**WHAT YOU HAVE TO DO**
An exact, complete copy of the entries is needed, with the pictures left out.

[Web page caption snippets]
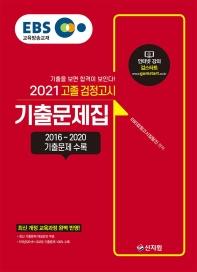고졸 검정고시 기출문제집(2021)(EBS)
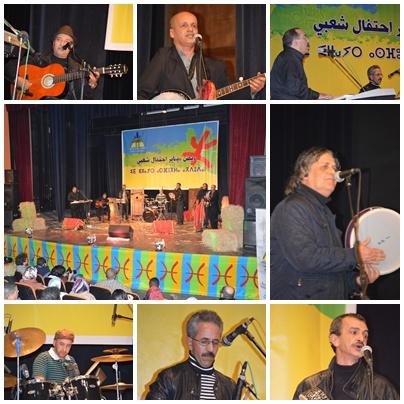 بالصور : احتفال جمعية انمور برأس السنة الامازيغية 2966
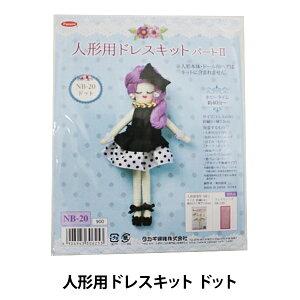 ドールチャームキット 『人形用ドレスキットII ドット』 Panami パナミ タカギ繊維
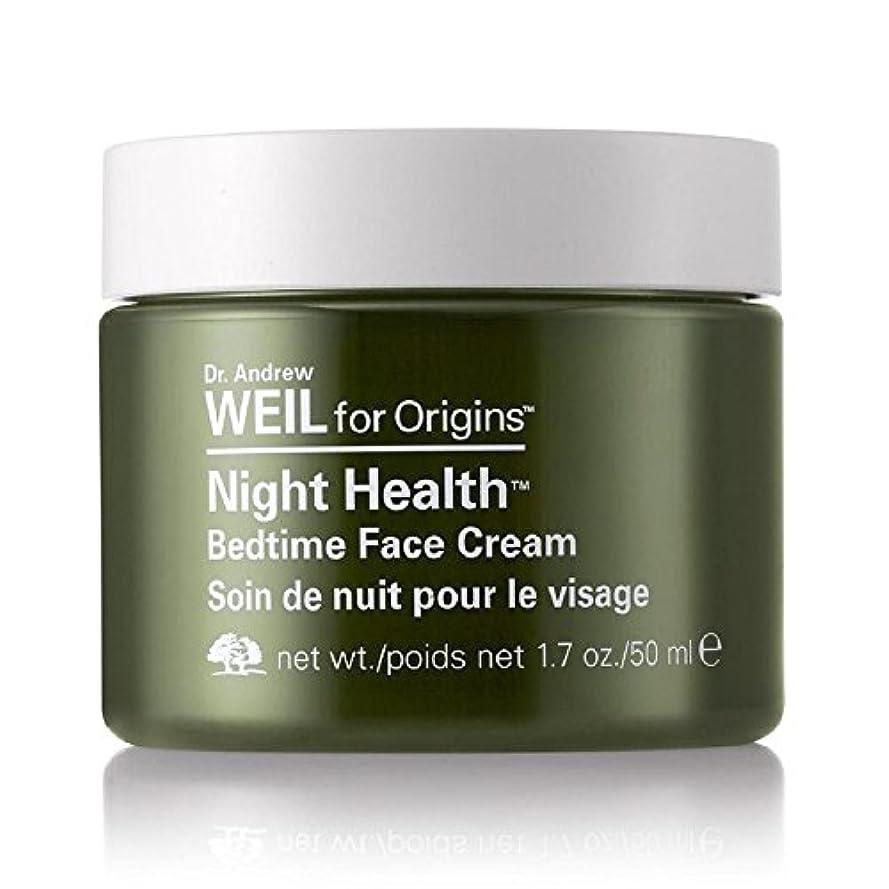 鳩被害者絶滅した起源のワイル夜の健康顔クリーム50 x4 - Origins Dr Weil Night Health Face Cream 50ml (Pack of 4) [並行輸入品]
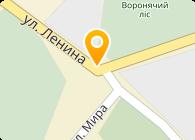 Немира, ООО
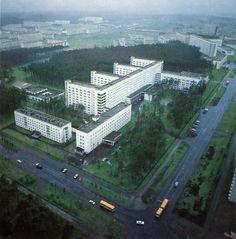 Вертолётные снимки Свердловска. 1979 год. Вид 14.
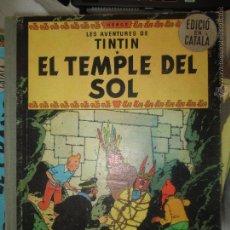 Cómics: TINTIN EL TEMPLE DEL SOL CATALA PRIMERA EDICIO ESTADO MAGNIFICO VER FOTOS. Lote 44029889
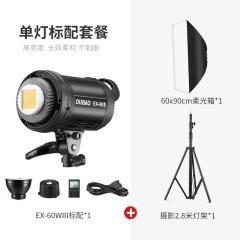 欧宝EX-60WIII摄影灯太阳灯LED直播视频儿童拍摄柔光灯补光常亮灯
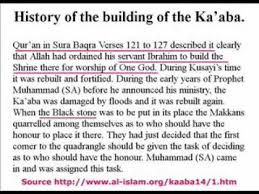 the true history of the black and the ka aba in mecca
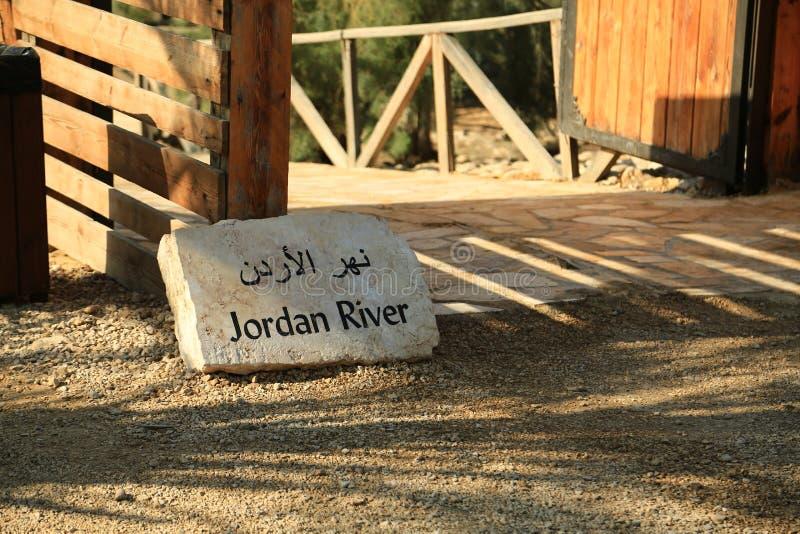 Jordan River Lugar histórico del bautismo de Jesus Christ en el Jor fotografía de archivo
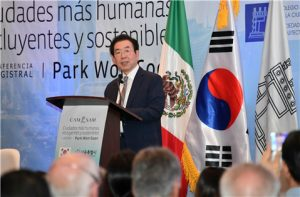 Mayor of Seoul Passes on Seoul-type Urban Renewal Method to Mexico City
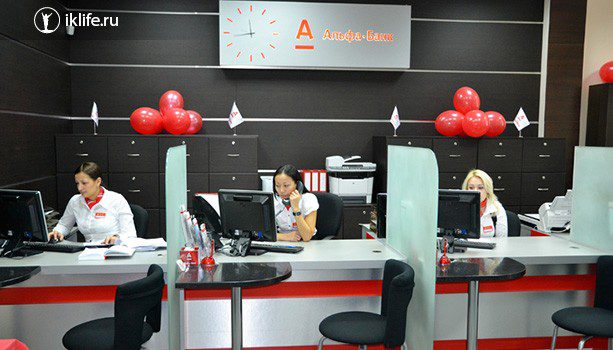 Как заказать дебетовую карту Альфа-Банка5c5ac5277030e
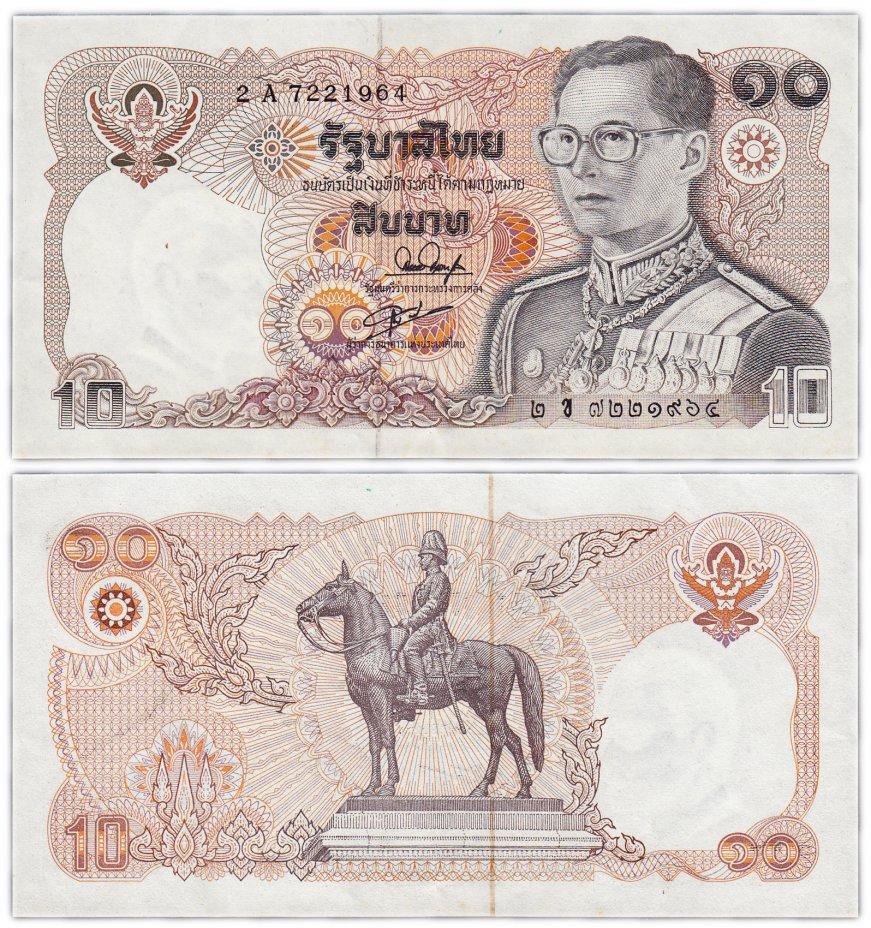 купить Таиланд 10 бат 1980 год (Pick 87(3))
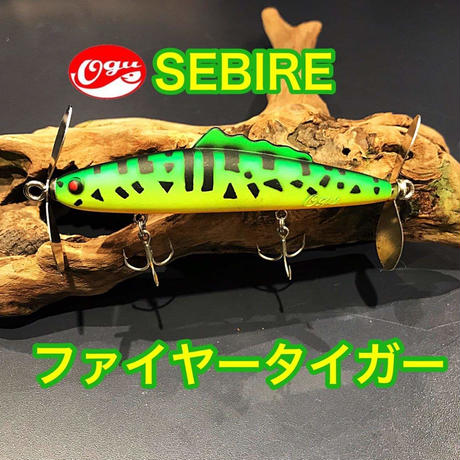 ラインスラック・SEBIREセビレ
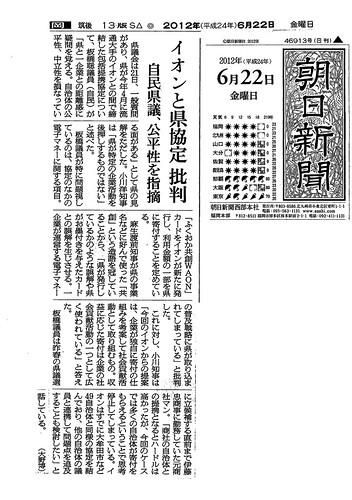 20120622朝日新聞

**OUTPUT FOR THIS TASK**
고졸 검정고시 기출문제집(2021)(EBS)
 بالصور : احتفال جمعية انمور برأس السنة الامازيغية 2966
 ドールチャームキット 『人形用ドレスキットII ドット』 Panami パナミ タカギ繊維
 鳩被害者絶滅した起源のワイル夜の健康顔クリーム50 x4 - Origins Dr Weil Night Health Face Cream 50ml (Pack of 4) [並行輸入品]
 Немира, ООО
 Вертолётные снимки Свердловска. 1979 год. Вид 14.
 Cómics: TINTIN EL TEMPLE DEL SOL CATALA PRIMERA EDICIO ESTADO MAGNIFICO VER FOTOS. Lote 44029889
 欧宝EX-60WIII摄影灯太阳灯LED直播视频儿童拍摄柔光灯补光常亮灯
 the true history of the black and the ka aba in mecca
 Jordan River Lugar histórico del bautismo de Jesus Christ en el Jor fotografía de archivo
 Mayor of Seoul Passes on Seoul-type Urban Renewal Method to Mexico City
 Как заказать дебетовую карту Альфа-Банка5c5ac5277030e
 купить Таиланд 10 бат 1980 год (Pick 87(3))
 ラインスラック・SEBIREセビレ
 20120622朝日新聞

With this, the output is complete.